パレットと積荷情報のリンクで検品作業を自動化

パレットで「働き方改革」を物流現場の課題を解決する切り札パレットに貼付したRFIDタグはハンディターミナルで瞬時に読み込める。他にもゲート型やフォークリフト型など多様な形状の読み取り装置がある

 そしてここに来て、ITと連携したさらなる効率化をもたらすサービスが投入されている。

 JPRでは2000年代初頭からRFID(近距離無線による自動認識技術)の活用策を研究し始め、現在ではプラスチック製パレットのほぼ100%にRFIDのタグを貼付している。

 18年春にはまず、手書きのパレット伝票を手間なく電子データベース(クラウド)に移行するサービスを開始した。従来、パレットの移動情報は、紙伝票で管理してきた。その入力作業や伝票の保管業務などの負荷は、JPRの顧客全体では年間10億円程度と推測されてきた。

 今回の新サービスでは、汎用性の高いスマートフォンを用い現場で作業を完結できることが特徴だ。アプリを立ち上げパレットの移動情報を入力、発着照合やパレットの受け払い登録も画面上で行う。現場でリアルタイムにパレットの発着照合を完結するので、一連の管理作業、業務の負荷を削減できる。

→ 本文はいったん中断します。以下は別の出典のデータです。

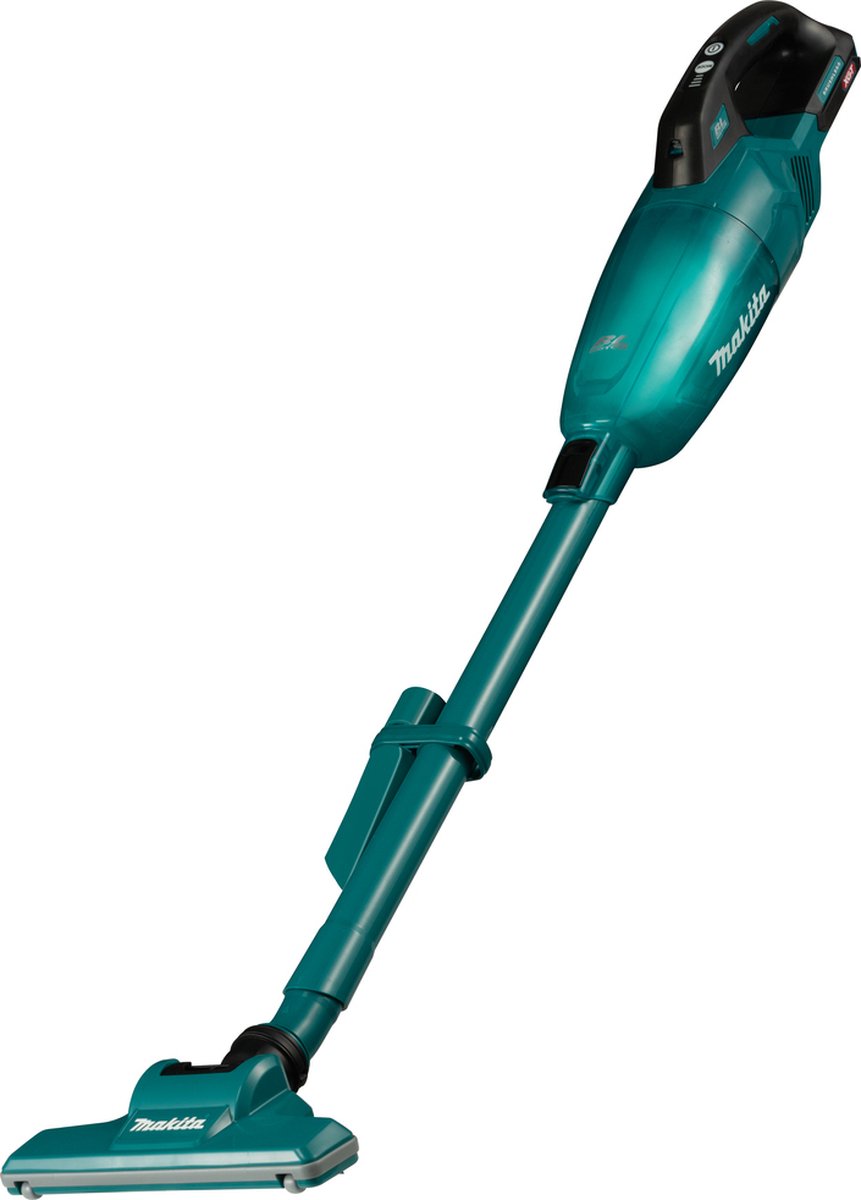 Makita CL001GZ01 Accu Steelstofzuiger Blauw XGT 40V Max Basic Body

パレットで「働き方改革」を物流現場の課題を解決する切り札スマートフォンのアプリでパレットの移動情報をQRコード化すれば、その場で発着照合やパレットの受け払い登録が手軽にできる

 これをさらに進化させ、パレットと積載商品情報をリンクさせるサービスも今秋からテスト運用する。従来は、商品が到着したときには発注内容と間違っていないかをチェックする検品作業が必要だった。しかし商品を積む段階で発注内容と合っているかを照合し、それをさらにパレットの個体情報(RFID)とリンクさせることで検品作業を自動化できる。

 また、メーカー・卸・小売りのサプライチェーン上でもパレットと積載商品情報がリンクしているので、商品の原材料の調達から生産、消費、廃棄まで追跡可能な状態にする「トレーサビリティー」が可能になる。JPRでは、情報を搭載するパレット、情報を管理するシステムのほか、情報を読み取るツールとして、ゲート型、フォークリフト搭載型など様々な形状の読み取り装置も提供する。現場環境に合わせた調整までトータルでサポートできるのもJPRの特徴だ。